Ah, é claro que avançamos e isso é importante reconhecer e destacar. Mas não como o esperado. Nossos filhos, que hoje deveriam estar colhendo os frutos do futuro, voltam a nutrir os mesmos sonhos outrora sonhados por nós, nossos pais e avós. O futuro que afirmo não ter chegado – e que talvez eu não o veja – é aquele no qual todos nós, irmanados com os mesmo propósitos pudéssemos ser capazes de edificar um país dito de primeiro mundo.

 

Condições para isso não faltaram ao longo da história e não faltam hoje.

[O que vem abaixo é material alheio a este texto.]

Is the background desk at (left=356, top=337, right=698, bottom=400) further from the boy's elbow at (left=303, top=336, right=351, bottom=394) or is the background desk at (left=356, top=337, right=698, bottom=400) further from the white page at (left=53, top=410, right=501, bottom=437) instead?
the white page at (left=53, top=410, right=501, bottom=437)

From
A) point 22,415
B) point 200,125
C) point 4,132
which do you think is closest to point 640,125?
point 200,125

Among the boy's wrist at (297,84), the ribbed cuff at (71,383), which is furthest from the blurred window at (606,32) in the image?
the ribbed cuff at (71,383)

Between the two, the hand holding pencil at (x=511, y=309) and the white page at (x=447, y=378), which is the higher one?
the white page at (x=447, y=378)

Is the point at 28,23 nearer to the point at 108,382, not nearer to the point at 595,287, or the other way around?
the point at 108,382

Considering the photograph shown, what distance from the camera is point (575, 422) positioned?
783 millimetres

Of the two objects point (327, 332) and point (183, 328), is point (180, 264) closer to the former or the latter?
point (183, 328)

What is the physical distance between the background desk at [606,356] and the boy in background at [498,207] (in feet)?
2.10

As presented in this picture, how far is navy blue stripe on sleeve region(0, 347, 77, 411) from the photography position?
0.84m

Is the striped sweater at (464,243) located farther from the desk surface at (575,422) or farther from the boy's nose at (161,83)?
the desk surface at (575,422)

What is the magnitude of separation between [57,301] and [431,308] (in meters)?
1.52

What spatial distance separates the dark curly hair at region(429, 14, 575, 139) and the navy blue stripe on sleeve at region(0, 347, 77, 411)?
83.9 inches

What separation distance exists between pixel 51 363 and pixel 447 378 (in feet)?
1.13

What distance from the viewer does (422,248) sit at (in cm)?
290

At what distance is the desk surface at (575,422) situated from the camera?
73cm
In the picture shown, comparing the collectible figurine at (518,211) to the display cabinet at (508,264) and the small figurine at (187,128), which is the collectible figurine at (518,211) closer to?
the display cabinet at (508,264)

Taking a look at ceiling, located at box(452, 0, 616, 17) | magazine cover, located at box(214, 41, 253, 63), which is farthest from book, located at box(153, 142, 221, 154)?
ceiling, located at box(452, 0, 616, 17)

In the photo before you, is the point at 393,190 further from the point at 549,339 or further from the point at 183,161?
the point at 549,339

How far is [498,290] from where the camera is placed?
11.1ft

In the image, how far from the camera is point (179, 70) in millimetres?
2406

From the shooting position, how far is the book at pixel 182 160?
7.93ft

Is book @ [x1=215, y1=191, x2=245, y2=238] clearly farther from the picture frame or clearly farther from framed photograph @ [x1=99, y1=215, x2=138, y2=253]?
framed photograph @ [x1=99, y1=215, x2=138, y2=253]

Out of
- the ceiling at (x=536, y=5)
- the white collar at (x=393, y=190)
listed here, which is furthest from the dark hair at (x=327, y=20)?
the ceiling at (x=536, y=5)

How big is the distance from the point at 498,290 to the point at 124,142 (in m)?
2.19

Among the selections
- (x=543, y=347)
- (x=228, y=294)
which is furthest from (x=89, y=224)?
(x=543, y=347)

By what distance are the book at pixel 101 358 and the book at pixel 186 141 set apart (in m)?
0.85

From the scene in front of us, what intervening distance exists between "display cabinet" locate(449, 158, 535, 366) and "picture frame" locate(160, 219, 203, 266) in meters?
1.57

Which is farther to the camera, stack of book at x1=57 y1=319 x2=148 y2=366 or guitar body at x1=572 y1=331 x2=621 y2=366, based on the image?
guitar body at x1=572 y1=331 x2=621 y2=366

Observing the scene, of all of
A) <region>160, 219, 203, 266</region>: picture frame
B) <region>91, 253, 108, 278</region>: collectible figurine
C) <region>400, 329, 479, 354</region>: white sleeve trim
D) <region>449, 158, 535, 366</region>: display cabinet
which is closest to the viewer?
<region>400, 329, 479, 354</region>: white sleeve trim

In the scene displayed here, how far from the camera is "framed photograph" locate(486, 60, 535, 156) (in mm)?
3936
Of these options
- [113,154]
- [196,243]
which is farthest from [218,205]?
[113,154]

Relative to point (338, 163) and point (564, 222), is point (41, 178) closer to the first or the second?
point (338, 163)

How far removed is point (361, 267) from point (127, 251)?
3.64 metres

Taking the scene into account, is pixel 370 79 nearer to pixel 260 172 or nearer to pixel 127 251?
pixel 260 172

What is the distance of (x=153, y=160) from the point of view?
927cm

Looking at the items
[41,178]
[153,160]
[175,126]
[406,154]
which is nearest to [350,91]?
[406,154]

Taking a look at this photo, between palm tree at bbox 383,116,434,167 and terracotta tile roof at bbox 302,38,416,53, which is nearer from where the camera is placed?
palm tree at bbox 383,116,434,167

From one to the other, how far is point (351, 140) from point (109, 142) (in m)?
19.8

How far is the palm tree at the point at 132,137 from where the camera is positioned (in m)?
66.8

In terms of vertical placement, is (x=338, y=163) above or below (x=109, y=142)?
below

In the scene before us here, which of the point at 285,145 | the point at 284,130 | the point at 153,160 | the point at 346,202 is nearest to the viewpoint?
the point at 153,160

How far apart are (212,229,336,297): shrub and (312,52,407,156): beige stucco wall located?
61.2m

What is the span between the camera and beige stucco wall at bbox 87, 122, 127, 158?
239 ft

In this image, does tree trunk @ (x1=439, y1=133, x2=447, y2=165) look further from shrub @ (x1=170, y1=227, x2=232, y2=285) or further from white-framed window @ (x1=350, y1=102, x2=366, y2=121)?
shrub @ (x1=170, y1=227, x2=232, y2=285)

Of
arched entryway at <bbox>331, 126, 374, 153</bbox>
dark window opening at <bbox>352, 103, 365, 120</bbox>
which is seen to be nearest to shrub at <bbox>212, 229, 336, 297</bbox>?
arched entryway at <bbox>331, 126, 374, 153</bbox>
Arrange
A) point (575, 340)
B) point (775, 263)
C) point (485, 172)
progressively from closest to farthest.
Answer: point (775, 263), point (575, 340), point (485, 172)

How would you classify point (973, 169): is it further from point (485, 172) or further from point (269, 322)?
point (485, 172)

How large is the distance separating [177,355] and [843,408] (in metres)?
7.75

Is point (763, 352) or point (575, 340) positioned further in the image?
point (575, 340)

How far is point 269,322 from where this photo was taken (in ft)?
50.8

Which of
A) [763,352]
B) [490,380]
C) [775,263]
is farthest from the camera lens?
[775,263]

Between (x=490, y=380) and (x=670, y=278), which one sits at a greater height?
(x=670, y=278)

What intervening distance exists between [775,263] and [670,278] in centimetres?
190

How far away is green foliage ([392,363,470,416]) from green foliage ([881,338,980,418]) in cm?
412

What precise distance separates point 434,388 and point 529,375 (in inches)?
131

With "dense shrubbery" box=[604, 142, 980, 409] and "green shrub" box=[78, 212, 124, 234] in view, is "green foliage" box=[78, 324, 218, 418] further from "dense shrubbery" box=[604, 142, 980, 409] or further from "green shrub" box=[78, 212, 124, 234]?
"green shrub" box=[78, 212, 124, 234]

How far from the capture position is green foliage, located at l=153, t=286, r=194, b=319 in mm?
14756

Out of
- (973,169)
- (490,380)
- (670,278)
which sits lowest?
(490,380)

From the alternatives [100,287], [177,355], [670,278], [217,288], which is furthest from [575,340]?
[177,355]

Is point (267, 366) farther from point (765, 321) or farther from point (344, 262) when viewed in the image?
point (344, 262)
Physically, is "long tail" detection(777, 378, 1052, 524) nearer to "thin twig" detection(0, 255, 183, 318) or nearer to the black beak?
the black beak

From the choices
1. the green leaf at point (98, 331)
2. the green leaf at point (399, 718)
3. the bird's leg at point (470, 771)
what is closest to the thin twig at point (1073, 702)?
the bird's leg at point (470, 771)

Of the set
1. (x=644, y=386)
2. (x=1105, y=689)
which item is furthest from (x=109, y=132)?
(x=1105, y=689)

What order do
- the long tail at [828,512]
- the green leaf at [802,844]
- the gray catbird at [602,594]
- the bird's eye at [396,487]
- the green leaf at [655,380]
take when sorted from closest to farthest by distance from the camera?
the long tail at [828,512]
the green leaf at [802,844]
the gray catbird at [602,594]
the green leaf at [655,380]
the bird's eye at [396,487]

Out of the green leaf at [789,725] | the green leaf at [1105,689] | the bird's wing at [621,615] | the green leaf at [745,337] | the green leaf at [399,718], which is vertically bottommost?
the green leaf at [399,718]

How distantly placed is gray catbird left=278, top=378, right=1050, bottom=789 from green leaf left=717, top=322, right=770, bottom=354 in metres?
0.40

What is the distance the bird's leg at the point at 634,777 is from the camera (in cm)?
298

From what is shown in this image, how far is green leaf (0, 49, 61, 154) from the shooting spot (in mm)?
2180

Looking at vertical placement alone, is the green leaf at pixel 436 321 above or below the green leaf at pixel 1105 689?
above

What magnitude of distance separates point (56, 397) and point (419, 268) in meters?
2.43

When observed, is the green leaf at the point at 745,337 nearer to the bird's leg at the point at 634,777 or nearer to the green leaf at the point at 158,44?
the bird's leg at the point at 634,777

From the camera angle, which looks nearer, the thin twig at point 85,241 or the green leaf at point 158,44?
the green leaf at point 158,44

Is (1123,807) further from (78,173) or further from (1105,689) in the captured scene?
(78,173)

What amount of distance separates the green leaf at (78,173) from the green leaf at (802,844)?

É possível afirmar que o Brasil tem condições que se combinam em perfeita harmonia, mas faltam as ferramentas essenciais para lapidar a pedra bruta do próprio destino. Esbarramos na incapacidade de transformar nossas riquezas naturais em prosperidade para todos, de forma a garantir autonomia a cada cidadão para que possa, enfim, ser protagonista de sua própria história e não apenas uma vítima dos acontecimentos.

 

Gostaria de poder escrever este artigo sobre outro ângulo de visão. Harmonizar palavras, imbricar frases de efeito com entonação empolgante e concatenar rimas, quase que com a perfeição de um belo soneto. Mais, infelizmente, a vida se faz com um pouco mais do que apenas papel, lápis e algumas ideias.

 

Ainda resta tempo – inclusive para aqueles da minha geração – de iniciar um movimento que coloque nos trilhos a locomotiva chamada Brasil. Um novo elo precisa ser feito, uma nova corrente que amarre os rumos da nação rumo ao desenvolvimento do qual poderão gozar das benesses nossos filhos, netos e bisnetos.

 

Entre um jogo de passado e presente, no qual o futuro não tem espaço, regresso no meu íntimo para a porta daquela humilde casa de chão batido e empoeirado. As certezas que ali ouvi, hoje nada mais parecem do que uma narrativa carregada de pretéritos perfeitos – simples ou compostos. Narrativa esta que coube, perfeitamente, em um enredo cheio de imperfeições.

 

 

*Juiz de Direito da Comarca da Ilha de São Luís. Membro das Academias Ludovicense de Letras; Maranhense de Letras Jurídicas e Matinhense de Ciências, Artes e Letras.